DTrace is a comprehensive tracing framework for both the kernel and userland apps. It’s designed to be safe by design, to have zero overhead when not enabled, and to minimize overhead when enabled. DTrace has hundreds of thousands of probes at the kernel level, including system calls (system-wide), the scheduler, the I/O subsystem, ZFS, process execution, signals, and most function entry/exit points in the kernel. In userland, DTrace instruments function entry and exit points, individual instructions, and arbitrary probes added by application developers. At each of these instrumentation points, you can gather information like the currently running process, a kernel or userland stack backtrace, function arguments, or anything else in memory. To get started, I’d recommend Adam Leventhal’s DTrace boot camp slides. (The context and instructions for setup are a little dated, but the bulk of the content is still accurate.)

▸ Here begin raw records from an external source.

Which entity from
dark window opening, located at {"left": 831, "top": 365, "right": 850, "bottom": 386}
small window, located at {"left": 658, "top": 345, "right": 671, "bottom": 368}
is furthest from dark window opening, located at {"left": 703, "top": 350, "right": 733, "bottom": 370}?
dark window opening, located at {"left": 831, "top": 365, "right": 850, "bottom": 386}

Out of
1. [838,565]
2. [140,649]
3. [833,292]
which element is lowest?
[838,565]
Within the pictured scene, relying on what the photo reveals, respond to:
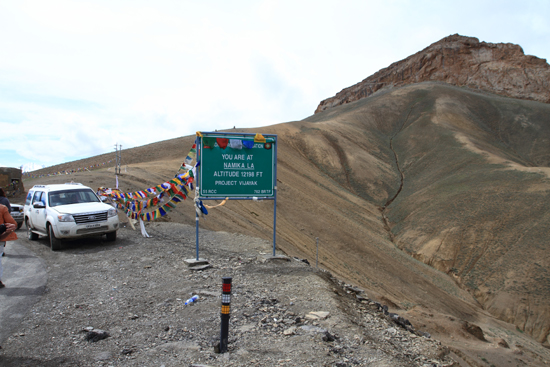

MDB is the modular debugger. Like GDB on other platforms, it’s most useful for deep inspection of a snapshot of program state. That can be a userland program or the kernel itself, and in both cases you can open a core dump (crash dump, for the kernel) or attach to the running program (kernel). As you’d expect, MDB lets you examine the stack, global variables, threads, and so on. The syntax is a little arcane, but the model is Unixy, allowing debugger commands to be strung together much like a shell pipeline. Eric Schrock has two excellent posts for people moving from GDB to MDB.
Let me know if I’ve missed any of the big ones. I’ll be writing a few more posts on tools in other areas of the system.